Nate has since turned this into part of an article, arguing:
The easiest way to judge the Democrats’ newfound Electoral College advantage is by comparing individual states to the popular vote. Last November, Obama won states worth 285 electoral votes by a larger margin than the country as a whole, suggesting that Obama would have had the advantage if the popular vote were tied. But the current system appears even more troubling for Republicans when you consider the wide gap between the “tipping point” state and the national popular vote. Obama’s 270th electoral vote came from Colorado, which voted for the president by nearly 5.4 points—almost 1.8 points more than his popular vote victory. Simply put, the GOP is probably better off trying to win the national popular vote the state contests in Pennsylvania or Colorado, since the national popular vote was much closer in 2012 than the vote in those tipping point states. Obama enjoyed a similar Electoral College advantage in 2008. 
Here the wording is slightly different - the term is Electoral College "advantage" rather than Electoral College "bias," but the argument is essentially the same - currently the electoral geographic landscape is such that the Democrats benefit disproportionately - a shift to a popular vote system would help the Republicans.

The argument is interesting (and could in fact be true), but the evidence presented doesn't really say anything. The big problem is that it ignores probability. You can't make a credible argument about the "nature" of an election cycle just by comparing election results data points without a discussion of uncertainty in the data. The results of an election are not the election itself - they are data. The data are what we use to make inferences about certain aspects of one election (or many elections). This distinction is essential. We don't observe whether the Democrats have an Electoral College advantage in 2012 or whether Colorado was more favorable to the Democrats than Virginia or Ohio. We can't observe these things because all we have are the output - the results.

Studying elections is like standing outside an automotive plant and watching cars roll off the assembly line.  We never get to see how the car is put together; we only see the final product.

If we knew exactly what went into the final vote tally - that is, if we were the plant managers and not just passive observers - then we wouldn't need statistics. But reality is complicated and we're not omniscient. This is what makes statistical inference so valuable - it lets us quantify our uncertainty about complex processes.

Just for curiosity, I decided to grab the 2012 election data to take a closer look at Nate's argument. I estimated the number of electoral votes that each candidate would receive for a given share of the two-party popular vote. I altered the state-level vote shares assuming a uniform swing - each state was shifted by the difference between the "true" and "hypothesized" popular vote - and computed the corresponding "electoral vote" that the candidate would receive.
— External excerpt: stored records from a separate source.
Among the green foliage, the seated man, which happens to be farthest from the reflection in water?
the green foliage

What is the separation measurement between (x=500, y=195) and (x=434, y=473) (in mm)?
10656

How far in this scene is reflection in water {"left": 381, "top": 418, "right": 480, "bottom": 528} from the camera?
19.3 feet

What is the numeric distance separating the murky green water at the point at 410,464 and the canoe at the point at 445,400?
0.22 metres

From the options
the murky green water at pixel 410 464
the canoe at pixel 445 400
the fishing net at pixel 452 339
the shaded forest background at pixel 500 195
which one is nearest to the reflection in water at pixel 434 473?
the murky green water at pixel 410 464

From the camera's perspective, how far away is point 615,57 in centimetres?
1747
For time/simplicity, I ignored the Maine/Nebraska allocation rules (including them doesn't affect the conclusions).

To clarify, I measure the Democratic candidate's share of the two-party vote as opposed to share of the total vote. That is, %Dem/(%Dem + %Rep). This measure is common in the political science literature on elections and allows us to make better comparisons by accounting for uneven variations in the third-party vote. 

Here's what the 2012 election looks like for President Obama. The dotted vertical line represents the observed vote total, the blue line marks the "tie" point and the horizontal red line represents 270 electoral votes.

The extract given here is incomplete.